“I just love to cook. When I’m cooking, my mother and grandmother are inside of me, so that means a lot. And that’s all I know, is to cook and feed people. My grandmother was a seamstress and a darn good cook. As a kid, I didn’t go outside to play with the children. I always wanted to learn, learn how to cook and learn how to sew. And my grandmother taught me that. I am a seamstress and a designer, newspaper patterns or out of my head.
My grandmother and my mother raised me. My father was absent and you know how that goes, right? I grew up in Gerttown and then we moved to the Ninth Ward.
The cooking and eating we had back then, I would describe it today as a work of art. It was something that people took pride in. They didn’t go to restaurants. We were too poor. So my grandmother would cook; and we had one neighbor, she farmed chickens. She had a lot of eggs, so my grandmother and her would swap. Eggs for whatever we grew and whatever anybody else grew. We grew snap beans, somebody else grew greens, and they swapped.
We went to the market and bought some things, like if our squash didn’t do good, or mirlitons or something, then we went to buy it. But everybody had mirlitons. They grew on your fence, made it look pretty. Whatever neighbor would have pecan trees, we’d go pick pecans. That’s how we made it; you learned how to survive. And it’s getting back to that time. People don’t believe it, but it is getting back.
I go to the store and I have to buy things because I don’t have enough yard to plant what I know how to plant. I plant peppers, hot peppers, shallots and mustard greens, enough mustard greens to give to all our senior citizen neighbors. I do have flowers in there, but I have to find myself another little spot to plant mustard greens, because I love mustards. Flowers and vegetables, I like both of them, but I know what I need. I need a lot of veggies. Flowers are beautiful, they bring you joy, but they don’t take care of your body.
I don’t cook just for myself or four people. My grandmother always said, ‘If you have six people in your family, you make sure you cook for twelve.’ Because somebody always comes into your house, and then you can offer them something to eat. But if you cook the amount for your family, you cannot share with anybody else. And that’s what I do; I share. So when I make cornbread, I make a sheet pan of cornbread.
My grandmother had some very, very old recipes. I have two of them that I cook all the time myself. Red beans and gumbo. And I can tell you this; I don’t do a gumbo with a roux. The recipe is a very, very secret recipe. I have been asked to go on TV and cook it, but I don’t want to give up my recipe—it’s my grandmother’s recipe. The only person that knows that recipe is me and Ernie K-Doe. Now if he’d tell you, you’re okay. And I cook by smell and taste. I can’t tell you how much I put into something because I don’t know myself.

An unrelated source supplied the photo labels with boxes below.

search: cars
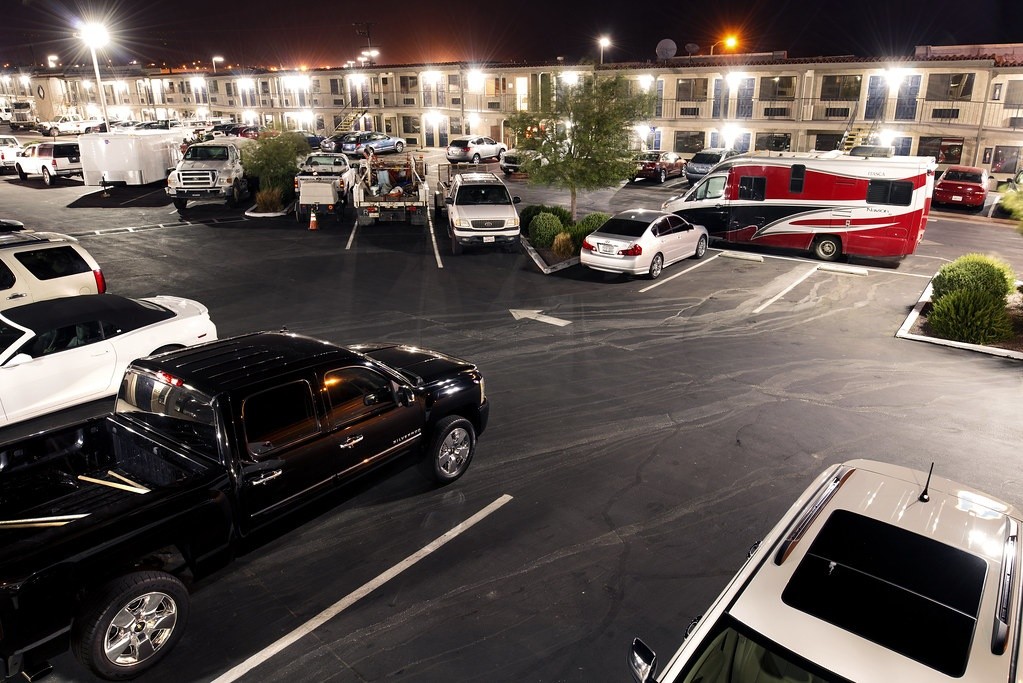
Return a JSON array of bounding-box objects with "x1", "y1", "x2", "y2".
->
[
  {"x1": 0, "y1": 107, "x2": 13, "y2": 125},
  {"x1": 0, "y1": 135, "x2": 23, "y2": 175},
  {"x1": 275, "y1": 130, "x2": 325, "y2": 149},
  {"x1": 319, "y1": 130, "x2": 360, "y2": 153},
  {"x1": 626, "y1": 150, "x2": 687, "y2": 184},
  {"x1": 627, "y1": 457, "x2": 1022, "y2": 683},
  {"x1": 89, "y1": 115, "x2": 179, "y2": 129},
  {"x1": 0, "y1": 219, "x2": 28, "y2": 235},
  {"x1": 15, "y1": 141, "x2": 85, "y2": 186},
  {"x1": 580, "y1": 208, "x2": 710, "y2": 280},
  {"x1": 934, "y1": 165, "x2": 995, "y2": 212},
  {"x1": 0, "y1": 292, "x2": 220, "y2": 427}
]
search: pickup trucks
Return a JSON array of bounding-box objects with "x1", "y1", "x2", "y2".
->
[
  {"x1": 165, "y1": 135, "x2": 262, "y2": 209},
  {"x1": 434, "y1": 171, "x2": 522, "y2": 256},
  {"x1": 0, "y1": 327, "x2": 490, "y2": 683},
  {"x1": 36, "y1": 113, "x2": 99, "y2": 137},
  {"x1": 294, "y1": 151, "x2": 358, "y2": 217}
]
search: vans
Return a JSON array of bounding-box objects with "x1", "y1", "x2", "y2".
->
[
  {"x1": 685, "y1": 148, "x2": 739, "y2": 183},
  {"x1": 848, "y1": 145, "x2": 897, "y2": 159},
  {"x1": 0, "y1": 230, "x2": 106, "y2": 312},
  {"x1": 660, "y1": 148, "x2": 936, "y2": 262}
]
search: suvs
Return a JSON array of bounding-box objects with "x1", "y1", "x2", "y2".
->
[
  {"x1": 499, "y1": 136, "x2": 569, "y2": 177},
  {"x1": 445, "y1": 135, "x2": 508, "y2": 166},
  {"x1": 341, "y1": 130, "x2": 406, "y2": 159}
]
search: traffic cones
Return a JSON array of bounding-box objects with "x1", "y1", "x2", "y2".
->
[{"x1": 307, "y1": 208, "x2": 321, "y2": 232}]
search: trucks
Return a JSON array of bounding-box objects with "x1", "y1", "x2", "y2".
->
[
  {"x1": 351, "y1": 151, "x2": 429, "y2": 226},
  {"x1": 9, "y1": 100, "x2": 36, "y2": 130}
]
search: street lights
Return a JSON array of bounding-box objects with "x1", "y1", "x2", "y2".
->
[
  {"x1": 83, "y1": 24, "x2": 111, "y2": 133},
  {"x1": 599, "y1": 35, "x2": 613, "y2": 64},
  {"x1": 710, "y1": 35, "x2": 737, "y2": 55},
  {"x1": 212, "y1": 56, "x2": 225, "y2": 73}
]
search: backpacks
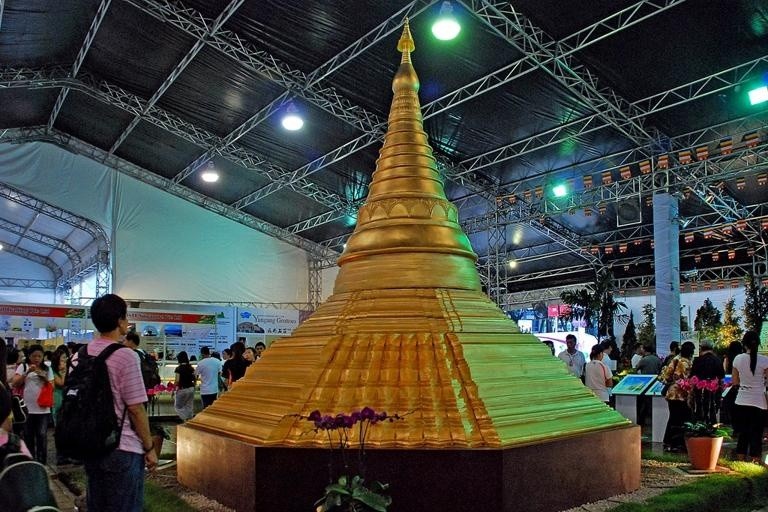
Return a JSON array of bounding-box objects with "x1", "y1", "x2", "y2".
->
[
  {"x1": 54, "y1": 342, "x2": 130, "y2": 466},
  {"x1": 0, "y1": 432, "x2": 61, "y2": 512},
  {"x1": 133, "y1": 347, "x2": 161, "y2": 389}
]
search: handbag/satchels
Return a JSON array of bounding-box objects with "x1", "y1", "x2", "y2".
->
[
  {"x1": 11, "y1": 394, "x2": 30, "y2": 425},
  {"x1": 37, "y1": 381, "x2": 55, "y2": 408},
  {"x1": 579, "y1": 374, "x2": 586, "y2": 386}
]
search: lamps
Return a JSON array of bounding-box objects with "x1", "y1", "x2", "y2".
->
[
  {"x1": 279, "y1": 99, "x2": 307, "y2": 133},
  {"x1": 429, "y1": 0, "x2": 462, "y2": 41},
  {"x1": 198, "y1": 158, "x2": 223, "y2": 185}
]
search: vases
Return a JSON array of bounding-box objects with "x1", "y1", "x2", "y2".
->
[
  {"x1": 679, "y1": 432, "x2": 735, "y2": 471},
  {"x1": 143, "y1": 431, "x2": 165, "y2": 459},
  {"x1": 315, "y1": 503, "x2": 330, "y2": 511}
]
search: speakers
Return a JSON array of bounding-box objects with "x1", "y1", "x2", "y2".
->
[{"x1": 614, "y1": 198, "x2": 640, "y2": 225}]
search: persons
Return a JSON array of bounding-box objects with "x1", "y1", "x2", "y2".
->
[{"x1": 542, "y1": 331, "x2": 768, "y2": 464}]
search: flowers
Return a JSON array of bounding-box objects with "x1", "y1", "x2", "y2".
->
[
  {"x1": 142, "y1": 381, "x2": 180, "y2": 441},
  {"x1": 673, "y1": 373, "x2": 736, "y2": 444},
  {"x1": 274, "y1": 402, "x2": 425, "y2": 512}
]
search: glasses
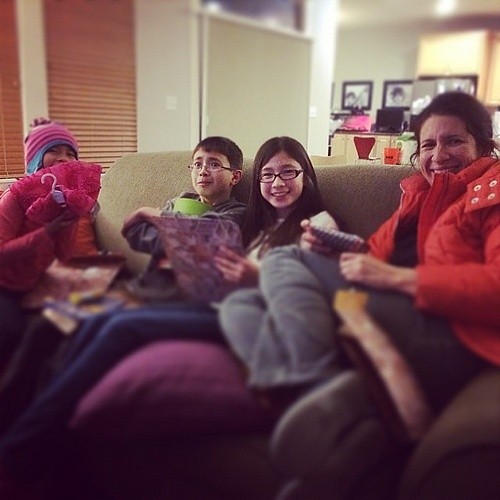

Ernie’s favorite meal was red beans and rice. We used to go out of dinner and come home and he would say, ‘Baby, I want some red beans.’ All this Cajun food, I don’t cook that because I do not know how to cook that. It’s not New Orleans. New Orleans is make your own cornbread, cooked from scratch. In the supermarket, there are only two aisles I don’t go down. That’s the baby food, and the dog food. I don’t have no more babies, and I sure don’t have time for no dogs.”
Antoinette K-Doe’s Cornbread
This is your regular cornbread with two differences—the batter is poured into hot oil, creating a crispy bottom crust, and there is no fat in the actual batter; butter is added on top of the cornbread at the end. “If I don’t have milk, I use the commodity dry milk, because somebody’s always bringing me a bag of milk. I use it for cooking, because you don’t waste anything.” Antoinette K-Doe used to use Crisco instead of olive oil, but a heart attack taught her a healthier and more delicious way.
¼ cup olive oil
2 cups yellow cornmeal
2 cups flour
1 tablespoon baking powder
1 teaspoon salt
¼ cup sugar
2 cups milk
4 eggs, lightly beaten
1 stick butter, softened
Pour olive oil into a 9-inch by 13-inch baking pan and place it in an oven pre-heated to somewhere between 350 and 400 degrees (you know your oven). Stir all the dry ingredients together in a bowl. Add milk and eggs and stir until everything comes together. Pour batter into hot oil and bake for 20-30 minutes, until lightly golden. Spread butter on top and bake for another 5-10 minutes.